- [Work required]:
Every line that contains "annotators" must be located and copied from the data.

- [Given data]:
== Segment start ==

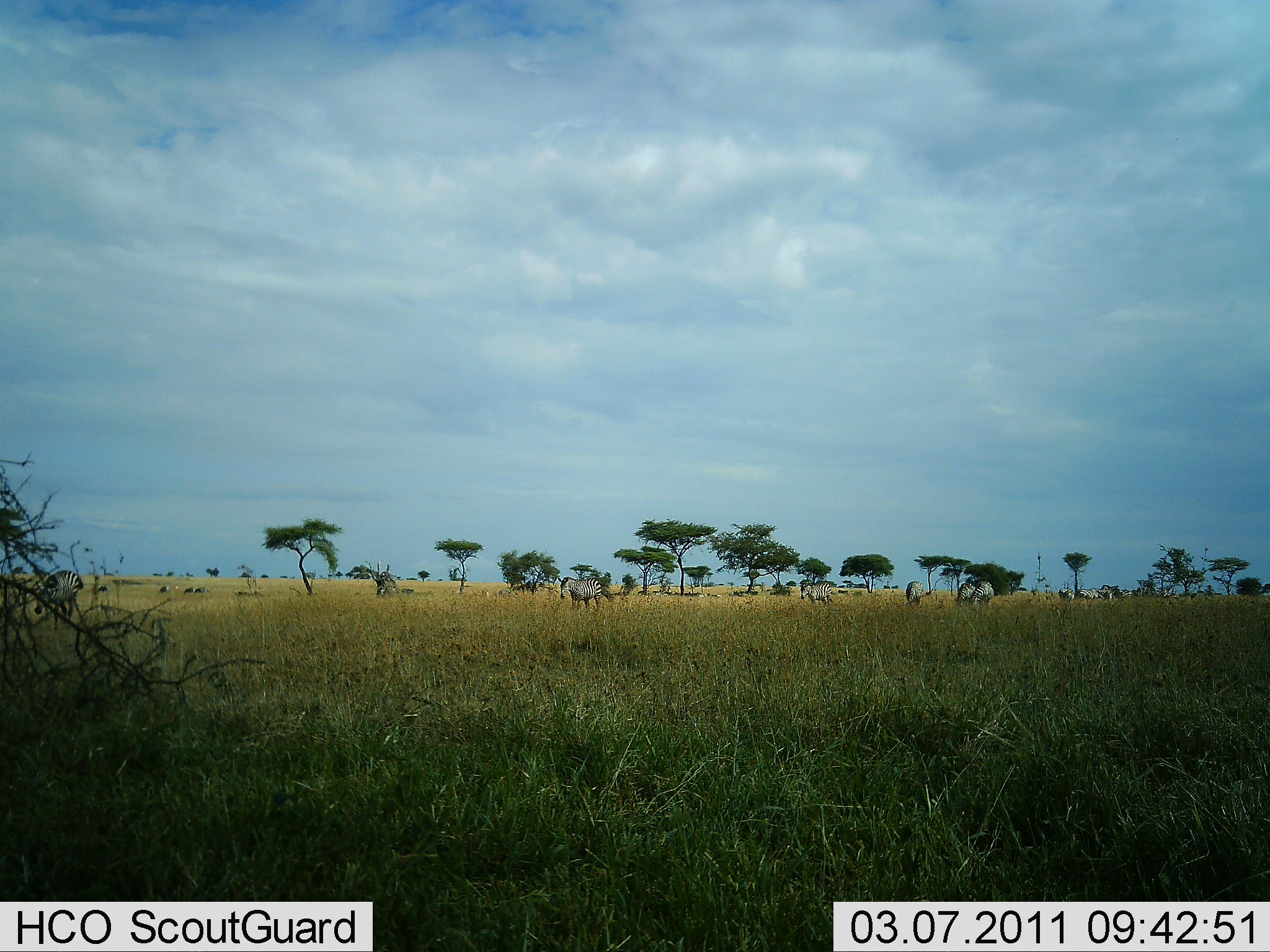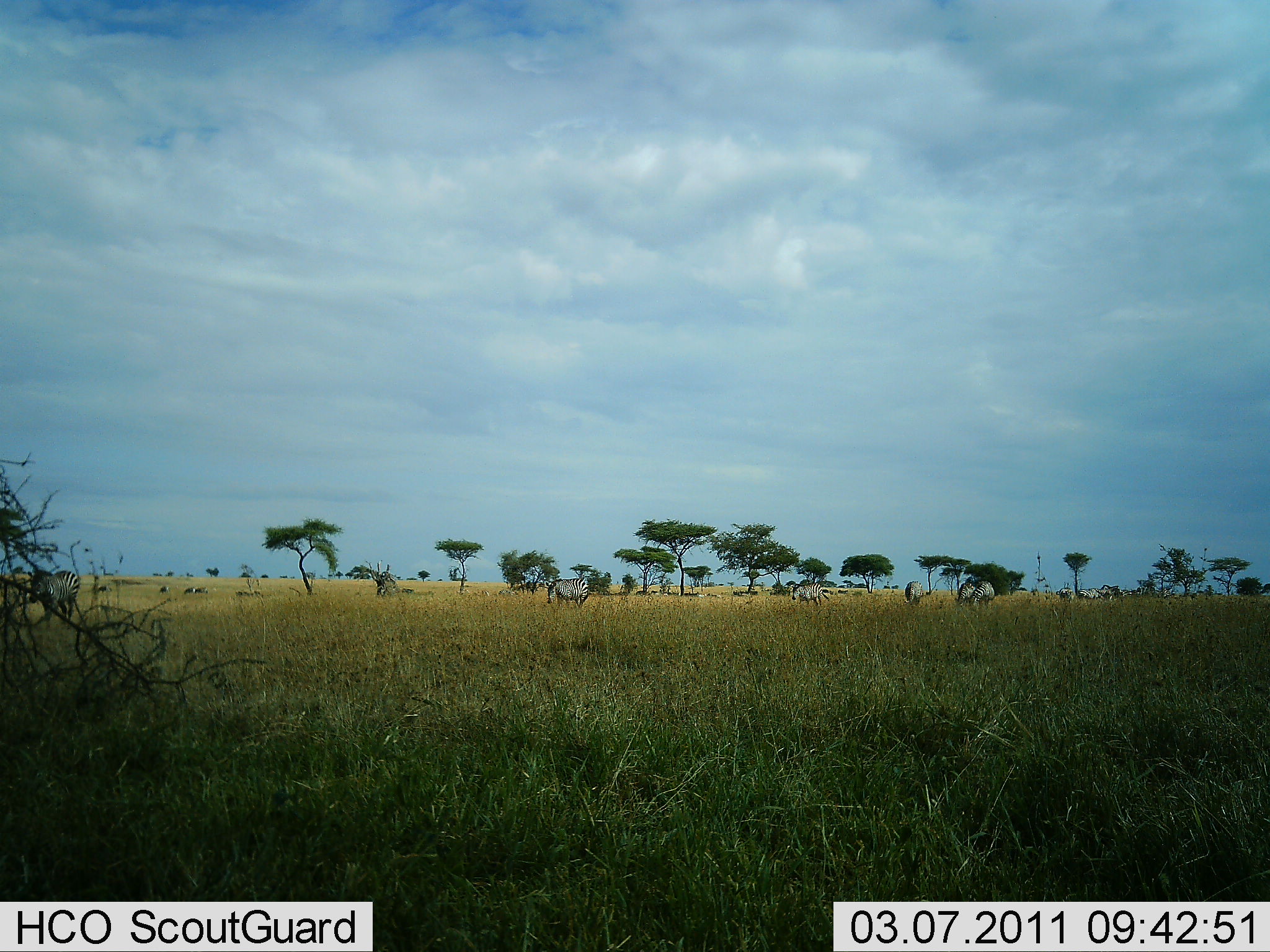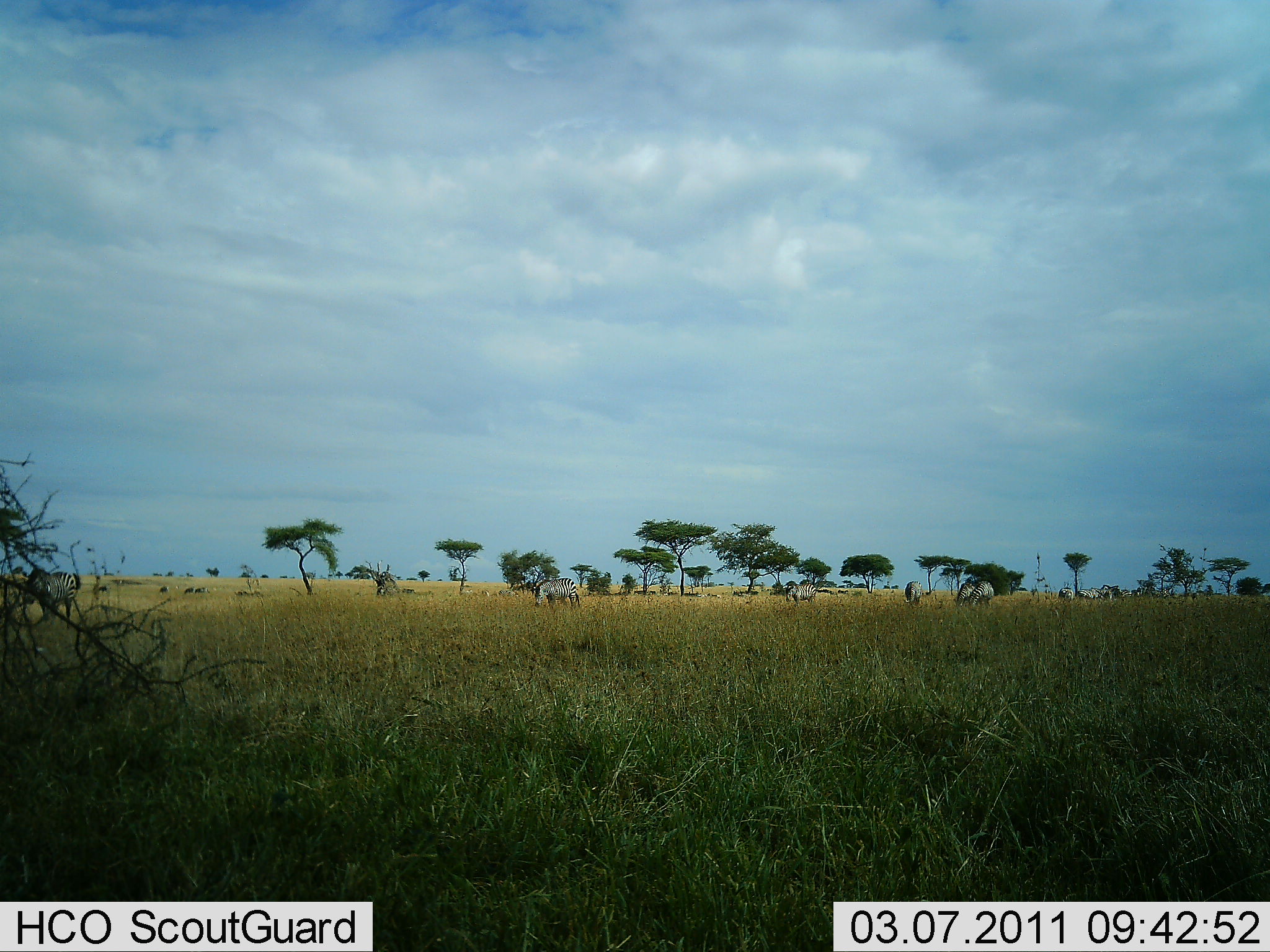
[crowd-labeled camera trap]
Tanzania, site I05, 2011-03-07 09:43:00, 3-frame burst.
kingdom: Animalia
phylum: Chordata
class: Mammalia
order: Perissodactyla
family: Equidae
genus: Equus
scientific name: Equus quagga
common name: plains zebra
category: zebra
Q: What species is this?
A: Zebra (plains zebra) (Equus quagga).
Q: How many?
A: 8.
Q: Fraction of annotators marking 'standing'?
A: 27%.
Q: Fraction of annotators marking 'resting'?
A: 0%.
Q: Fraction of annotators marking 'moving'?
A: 73%.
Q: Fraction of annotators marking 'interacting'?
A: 0%.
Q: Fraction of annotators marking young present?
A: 0%.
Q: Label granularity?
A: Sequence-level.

== Segment end ==

- [Your response]:
Q: Fraction of annotators marking 'standing'?
Q: Fraction of annotators marking 'resting'?
Q: Fraction of annotators marking 'moving'?
Q: Fraction of annotators marking 'interacting'?
Q: Fraction of annotators marking young present?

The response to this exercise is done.